> Goal of the exercise
Write out again, without any change, the stretch of the records from the line containing "From nearest to furthest, what sequence do" through the line containing "169, 261</region> <", and nothing else.
— begin Data section —
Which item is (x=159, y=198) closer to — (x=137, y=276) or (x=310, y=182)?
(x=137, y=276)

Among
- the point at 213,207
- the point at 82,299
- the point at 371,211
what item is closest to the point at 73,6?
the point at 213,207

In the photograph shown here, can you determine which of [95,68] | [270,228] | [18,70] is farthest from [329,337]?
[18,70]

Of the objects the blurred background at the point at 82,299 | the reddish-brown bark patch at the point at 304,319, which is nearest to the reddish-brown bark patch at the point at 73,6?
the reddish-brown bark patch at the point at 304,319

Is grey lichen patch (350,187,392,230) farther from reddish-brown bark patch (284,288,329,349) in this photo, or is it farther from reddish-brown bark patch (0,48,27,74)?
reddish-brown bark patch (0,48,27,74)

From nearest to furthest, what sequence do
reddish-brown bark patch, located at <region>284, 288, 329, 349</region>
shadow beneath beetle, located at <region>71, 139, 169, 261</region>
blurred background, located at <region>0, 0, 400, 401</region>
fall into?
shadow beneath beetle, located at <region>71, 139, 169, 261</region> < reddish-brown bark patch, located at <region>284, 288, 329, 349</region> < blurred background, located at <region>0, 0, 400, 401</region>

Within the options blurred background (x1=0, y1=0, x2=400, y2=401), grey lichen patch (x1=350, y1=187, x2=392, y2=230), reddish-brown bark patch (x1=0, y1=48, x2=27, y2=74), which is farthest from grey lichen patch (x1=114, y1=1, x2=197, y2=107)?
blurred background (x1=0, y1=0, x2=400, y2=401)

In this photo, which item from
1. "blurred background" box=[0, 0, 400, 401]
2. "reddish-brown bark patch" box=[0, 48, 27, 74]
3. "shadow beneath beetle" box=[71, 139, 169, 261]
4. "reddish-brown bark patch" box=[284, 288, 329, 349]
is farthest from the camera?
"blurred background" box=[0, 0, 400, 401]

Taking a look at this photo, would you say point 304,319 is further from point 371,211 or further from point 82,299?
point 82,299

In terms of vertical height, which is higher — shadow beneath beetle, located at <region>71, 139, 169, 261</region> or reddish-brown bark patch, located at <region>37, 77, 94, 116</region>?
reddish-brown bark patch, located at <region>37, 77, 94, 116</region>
— end Data section —
> Result of this exercise
From nearest to furthest, what sequence do
reddish-brown bark patch, located at <region>284, 288, 329, 349</region>
shadow beneath beetle, located at <region>71, 139, 169, 261</region>
blurred background, located at <region>0, 0, 400, 401</region>
fall into?
shadow beneath beetle, located at <region>71, 139, 169, 261</region> < reddish-brown bark patch, located at <region>284, 288, 329, 349</region> < blurred background, located at <region>0, 0, 400, 401</region>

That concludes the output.